- Opening Delimiter -

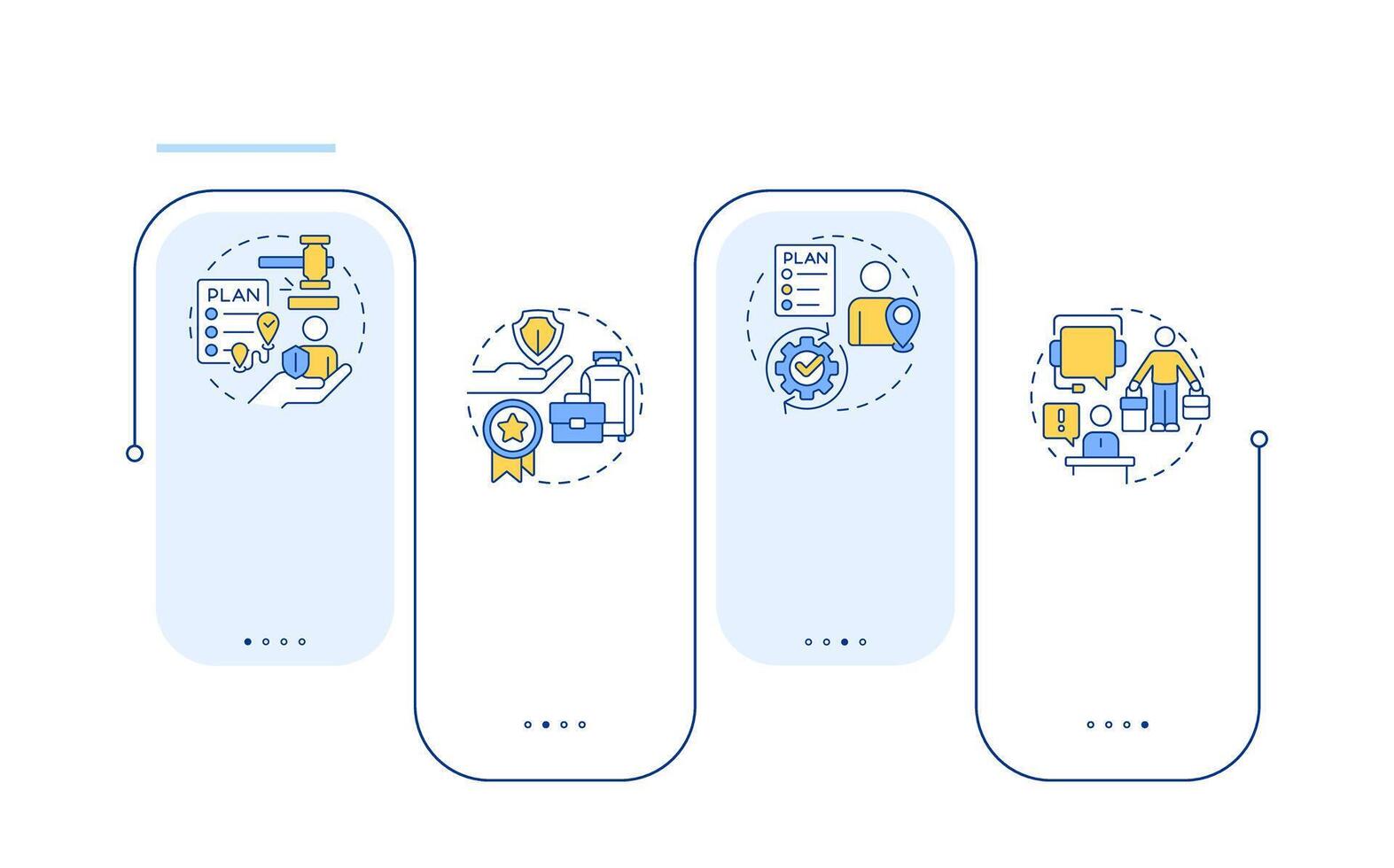 PLAN

PLAN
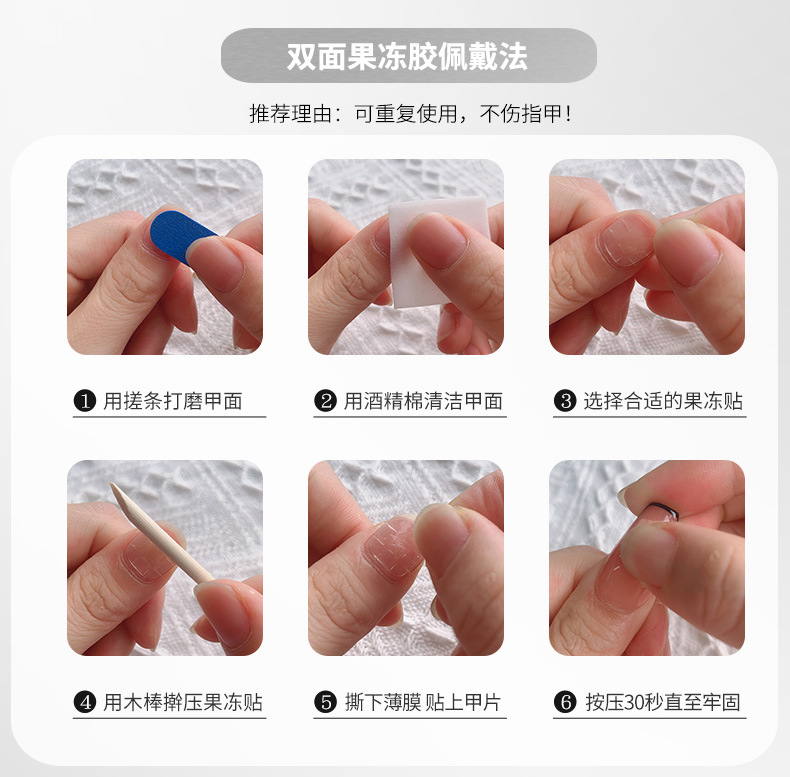 双面果冻胶佩戴法

推荐理由：可重复使用，不伤指甲！

❶ 用搓条打磨甲面

❷ 用酒精棉清洁甲面

❸ 选择合适的果冻贴

❹ 用木棒擀压果冻贴

❺ 撕下薄膜 贴上甲片

❻ 按压30秒直至牢固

- Closing Delimiter -

# Problem
From the line containing "推荐理由：可重复使用，不伤指甲！" to the final line above, output everything. Change nothing and add nothing.

# Expected answer
推荐理由：可重复使用，不伤指甲！

❶ 用搓条打磨甲面

❷ 用酒精棉清洁甲面

❸ 选择合适的果冻贴

❹ 用木棒擀压果冻贴

❺ 撕下薄膜 贴上甲片

❻ 按压30秒直至牢固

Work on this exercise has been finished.